Document:
···

Landscapes

Riding on the night train North through Thailand, tucked up at the foot of a bed that began the journey as two individual bench seats. Propped against the pillows at Toff's feet, looking out the window at the darkness, only to get nothing but my own reflection in return. Listening to Bon Iver's Blood Bank over and over and over again. Sitting awake as the tracks carried us closer and closer to Bangkok. To the airport. To home. Writing. Trying to write. Trying to build some sort of an ending into this massive massive journey. Filling in the last few pages of the journal we wrote in for each and every day of our 193 day trip. Reflections. My favorite parts. Remembering the last four months of our wonderful wonderful trip (it still feels weird to call it a 'honeymoon').

And now. When I want to write. Blood Bank is still my unofficial anthem. Something about it feels so beautiful to me, that it makes me want to write too. Hopefully something beautiful.

Well, I met you at the blood bank
We were looking at the bags
Wondering if any of the colors
Matched any of the names we knew on the tags

Maybe it only works when it's played on repeat 7 times.

And I said I know it well

Last night, lying in bed. Feeling the ridges and mountains and valleys that have become my body. Feeling the weight of my boobs (which now, here, laying down, still remain mountains on top of my chest). Lower to the ridges of my rib cage and then to the soft flesh just below - the high ground - the area of my abdomen that the baby hasn't reached out to yet. Room to grow into later. Circling my belly button, which is slowing raising, until one day I imagine it will officially become an "outtie." I only noticed yesterday for the first time, when I went to pat my tummy, that the crater feels much wider now than it used to. A bigger circle, but still an innie.

···

Data shown:
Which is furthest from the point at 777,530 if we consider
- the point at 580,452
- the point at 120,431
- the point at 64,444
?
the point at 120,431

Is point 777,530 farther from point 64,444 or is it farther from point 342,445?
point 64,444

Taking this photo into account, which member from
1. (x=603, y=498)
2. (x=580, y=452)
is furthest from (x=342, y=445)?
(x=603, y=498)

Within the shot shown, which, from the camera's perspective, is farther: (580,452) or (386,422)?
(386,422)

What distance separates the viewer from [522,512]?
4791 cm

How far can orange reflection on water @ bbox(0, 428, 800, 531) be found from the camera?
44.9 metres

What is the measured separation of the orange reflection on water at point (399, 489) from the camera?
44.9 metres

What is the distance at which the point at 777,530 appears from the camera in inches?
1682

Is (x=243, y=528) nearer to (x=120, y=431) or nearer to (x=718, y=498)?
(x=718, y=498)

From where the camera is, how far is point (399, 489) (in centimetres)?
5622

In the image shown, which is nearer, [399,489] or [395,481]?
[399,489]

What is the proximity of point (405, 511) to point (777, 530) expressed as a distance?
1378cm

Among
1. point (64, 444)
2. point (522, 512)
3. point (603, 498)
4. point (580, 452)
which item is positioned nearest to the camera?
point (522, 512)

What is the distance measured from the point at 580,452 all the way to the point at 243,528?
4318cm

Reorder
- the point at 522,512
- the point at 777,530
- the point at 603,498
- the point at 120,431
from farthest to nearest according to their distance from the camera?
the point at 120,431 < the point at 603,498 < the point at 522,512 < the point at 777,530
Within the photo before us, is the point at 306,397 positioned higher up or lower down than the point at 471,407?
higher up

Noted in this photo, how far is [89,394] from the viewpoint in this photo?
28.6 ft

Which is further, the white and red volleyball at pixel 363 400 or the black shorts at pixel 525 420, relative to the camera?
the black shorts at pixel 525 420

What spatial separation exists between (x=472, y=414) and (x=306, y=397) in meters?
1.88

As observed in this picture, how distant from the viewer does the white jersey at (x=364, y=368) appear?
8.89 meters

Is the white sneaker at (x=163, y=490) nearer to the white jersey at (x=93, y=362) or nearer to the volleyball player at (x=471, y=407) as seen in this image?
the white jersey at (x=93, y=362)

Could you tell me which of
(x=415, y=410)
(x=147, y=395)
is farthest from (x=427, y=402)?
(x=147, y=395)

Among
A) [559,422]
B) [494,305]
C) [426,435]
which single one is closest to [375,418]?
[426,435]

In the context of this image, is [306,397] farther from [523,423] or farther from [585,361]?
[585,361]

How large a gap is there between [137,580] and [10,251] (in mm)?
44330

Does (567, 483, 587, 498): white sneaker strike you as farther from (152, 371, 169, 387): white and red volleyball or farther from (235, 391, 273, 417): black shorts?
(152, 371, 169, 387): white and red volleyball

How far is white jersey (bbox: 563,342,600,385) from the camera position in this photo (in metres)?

···

Task requirements:
a) Retype the part of the Landscapes passage starting at "Last night, lying" and ending at "still an innie.".
b) Answer these questions from the Landscapes passage:
(i) How many days did the whole trip last?
(ii) Which song, by which artist, did the writer play over and over on the train?
(iii) What does the writer imagine the belly button will one day become?

Solution list:
a)
Last night, lying in bed. Feeling the ridges and mountains and valleys that have become my body. Feeling the weight of my boobs (which now, here, laying down, still remain mountains on top of my chest). Lower to the ridges of my rib cage and then to the soft flesh just below - the high ground - the area of my abdomen that the baby hasn't reached out to yet. Room to grow into later. Circling my belly button, which is slowing raising, until one day I imagine it will officially become an "outtie." I only noticed yesterday for the first time, when I went to pat my tummy, that the crater feels much wider now than it used to. A bigger circle, but still an innie.

b)
(i) 193 days.
(ii) Blood Bank by Bon Iver.
(iii) An "outtie."